— Begin MATERIAL TO PROCESS —

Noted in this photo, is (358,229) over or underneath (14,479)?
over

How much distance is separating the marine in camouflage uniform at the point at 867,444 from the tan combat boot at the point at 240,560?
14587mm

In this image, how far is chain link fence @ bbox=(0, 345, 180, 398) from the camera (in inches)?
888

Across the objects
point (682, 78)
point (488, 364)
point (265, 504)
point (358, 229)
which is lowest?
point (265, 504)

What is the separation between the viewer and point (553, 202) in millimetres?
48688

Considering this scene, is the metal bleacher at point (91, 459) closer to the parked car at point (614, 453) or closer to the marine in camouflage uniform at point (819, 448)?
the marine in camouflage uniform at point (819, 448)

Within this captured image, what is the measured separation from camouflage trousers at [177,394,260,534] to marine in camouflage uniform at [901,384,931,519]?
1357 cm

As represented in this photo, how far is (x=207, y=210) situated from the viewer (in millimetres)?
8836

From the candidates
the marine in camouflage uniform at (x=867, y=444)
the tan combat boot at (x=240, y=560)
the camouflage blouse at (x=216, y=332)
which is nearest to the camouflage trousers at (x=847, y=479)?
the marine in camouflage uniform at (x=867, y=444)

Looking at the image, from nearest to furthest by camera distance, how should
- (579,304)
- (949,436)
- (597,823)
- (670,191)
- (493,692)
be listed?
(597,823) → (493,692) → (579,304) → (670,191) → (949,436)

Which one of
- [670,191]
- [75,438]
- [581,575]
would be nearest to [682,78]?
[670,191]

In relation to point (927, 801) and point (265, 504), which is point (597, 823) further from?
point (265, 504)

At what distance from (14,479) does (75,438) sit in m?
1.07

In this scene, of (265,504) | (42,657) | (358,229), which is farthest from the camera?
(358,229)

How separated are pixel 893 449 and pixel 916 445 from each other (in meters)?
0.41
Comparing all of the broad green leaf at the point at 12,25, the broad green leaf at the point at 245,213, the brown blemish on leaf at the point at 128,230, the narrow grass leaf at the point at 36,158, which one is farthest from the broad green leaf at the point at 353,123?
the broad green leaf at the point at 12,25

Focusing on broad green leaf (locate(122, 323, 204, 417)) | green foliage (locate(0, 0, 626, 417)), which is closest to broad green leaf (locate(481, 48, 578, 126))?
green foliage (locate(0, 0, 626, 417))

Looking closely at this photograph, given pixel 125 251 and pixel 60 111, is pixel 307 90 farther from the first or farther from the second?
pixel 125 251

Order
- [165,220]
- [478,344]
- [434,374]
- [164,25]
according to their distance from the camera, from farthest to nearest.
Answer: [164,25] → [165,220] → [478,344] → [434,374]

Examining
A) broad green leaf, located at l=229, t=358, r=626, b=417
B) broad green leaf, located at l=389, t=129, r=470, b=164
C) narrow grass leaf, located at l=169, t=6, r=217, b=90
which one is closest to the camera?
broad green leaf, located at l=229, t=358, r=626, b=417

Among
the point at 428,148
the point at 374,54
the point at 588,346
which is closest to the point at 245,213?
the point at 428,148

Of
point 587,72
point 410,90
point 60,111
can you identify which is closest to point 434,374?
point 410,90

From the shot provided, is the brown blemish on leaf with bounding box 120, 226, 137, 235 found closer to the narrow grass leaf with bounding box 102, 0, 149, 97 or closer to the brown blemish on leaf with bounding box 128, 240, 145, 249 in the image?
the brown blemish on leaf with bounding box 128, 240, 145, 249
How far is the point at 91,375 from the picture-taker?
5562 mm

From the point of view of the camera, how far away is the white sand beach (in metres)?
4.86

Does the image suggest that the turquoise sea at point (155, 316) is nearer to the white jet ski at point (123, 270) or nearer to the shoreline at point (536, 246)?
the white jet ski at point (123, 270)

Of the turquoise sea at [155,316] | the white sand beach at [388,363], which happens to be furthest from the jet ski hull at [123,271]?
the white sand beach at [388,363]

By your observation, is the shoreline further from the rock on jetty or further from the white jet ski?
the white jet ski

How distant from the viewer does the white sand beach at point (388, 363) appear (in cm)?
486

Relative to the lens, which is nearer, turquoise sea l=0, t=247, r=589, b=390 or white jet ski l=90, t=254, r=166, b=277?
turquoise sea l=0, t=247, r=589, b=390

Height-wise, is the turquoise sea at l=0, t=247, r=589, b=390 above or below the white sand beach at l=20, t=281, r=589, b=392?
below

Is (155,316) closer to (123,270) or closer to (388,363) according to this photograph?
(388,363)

— End MATERIAL TO PROCESS —

REQUEST: Your task is to retype all the records above with nothing left out.

RESPONSE:
Noted in this photo, is (358,229) over or underneath (14,479)?
over

How much distance is separating the marine in camouflage uniform at the point at 867,444 from the tan combat boot at the point at 240,560?
14587mm

In this image, how far is chain link fence @ bbox=(0, 345, 180, 398) from the camera (in inches)?
888

Across the objects
point (682, 78)
point (488, 364)
point (265, 504)
point (358, 229)
which is lowest?
point (265, 504)

What is the separation between the viewer and point (553, 202) in millimetres?
48688

Considering this scene, is the metal bleacher at point (91, 459) closer to the parked car at point (614, 453) or closer to the marine in camouflage uniform at point (819, 448)?
the marine in camouflage uniform at point (819, 448)

Within this captured image, what is the measured separation from camouflage trousers at [177,394,260,534] to marine in camouflage uniform at [901,384,931,519]?
1357 cm

As represented in this photo, how far is (x=207, y=210) situated from the viewer (in millimetres)?
8836

From the candidates
the marine in camouflage uniform at (x=867, y=444)
the tan combat boot at (x=240, y=560)
the camouflage blouse at (x=216, y=332)
which is nearest to the camouflage trousers at (x=847, y=479)?
the marine in camouflage uniform at (x=867, y=444)

Looking at the image, from nearest to furthest by camera distance, how should
- (579,304)
- (949,436)
- (597,823)
- (670,191)
- (493,692)
be listed?
(597,823) → (493,692) → (579,304) → (670,191) → (949,436)

Which one of
- [670,191]
- [75,438]
- [581,575]
would be nearest to [682,78]?
[670,191]

In relation to point (927, 801) and point (265, 504), which is point (597, 823) further from?
point (265, 504)

At what distance from (14,479) does (75,438) sit in m?
1.07

In this scene, of (265,504) | (42,657) | (358,229), which is farthest from the camera?
(358,229)

How separated are pixel 893 449 and pixel 916 445 from each other (in meters)?
0.41
Comparing all of the broad green leaf at the point at 12,25, the broad green leaf at the point at 245,213, the brown blemish on leaf at the point at 128,230, the narrow grass leaf at the point at 36,158, which one is farthest from the broad green leaf at the point at 353,123?
the broad green leaf at the point at 12,25

Focusing on broad green leaf (locate(122, 323, 204, 417)) | green foliage (locate(0, 0, 626, 417)), which is closest to broad green leaf (locate(481, 48, 578, 126))?
green foliage (locate(0, 0, 626, 417))

Looking closely at this photograph, given pixel 125 251 and pixel 60 111, is pixel 307 90 farther from the first or farther from the second?
pixel 125 251

Order
- [165,220]
- [478,344]
- [434,374]
- [164,25]
according to their distance from the camera, from farthest to nearest.
Answer: [164,25] → [165,220] → [478,344] → [434,374]

Examining
A) broad green leaf, located at l=229, t=358, r=626, b=417
B) broad green leaf, located at l=389, t=129, r=470, b=164
C) narrow grass leaf, located at l=169, t=6, r=217, b=90
which one is closest to the camera?
broad green leaf, located at l=229, t=358, r=626, b=417

Among
the point at 428,148
the point at 374,54
the point at 588,346
which is closest to the point at 245,213?
the point at 428,148

Of
point 587,72
point 410,90
point 60,111
can you identify which is closest to point 434,374?
point 410,90

From the shot provided, is the brown blemish on leaf with bounding box 120, 226, 137, 235 found closer to the narrow grass leaf with bounding box 102, 0, 149, 97 or closer to the brown blemish on leaf with bounding box 128, 240, 145, 249 in the image?
the brown blemish on leaf with bounding box 128, 240, 145, 249
How far is the point at 91,375 from the picture-taker?
5562 mm

From the point of view of the camera, how far away is the white sand beach (in metres)?
4.86

Does the image suggest that the turquoise sea at point (155, 316) is nearer to the white jet ski at point (123, 270) or nearer to the shoreline at point (536, 246)?
the white jet ski at point (123, 270)

Of the turquoise sea at [155,316] | the white sand beach at [388,363], which happens to be furthest from the jet ski hull at [123,271]?
the white sand beach at [388,363]

By your observation, is the shoreline further from the rock on jetty or further from the white jet ski?
the white jet ski

How distant from the viewer does the white sand beach at point (388, 363) appear (in cm)?
486

Relative to the lens, which is nearer, turquoise sea l=0, t=247, r=589, b=390 or white jet ski l=90, t=254, r=166, b=277?
turquoise sea l=0, t=247, r=589, b=390

Height-wise, is the turquoise sea at l=0, t=247, r=589, b=390 above or below the white sand beach at l=20, t=281, r=589, b=392?
below

Is (155,316) closer to (123,270) or closer to (388,363) according to this photograph?
(388,363)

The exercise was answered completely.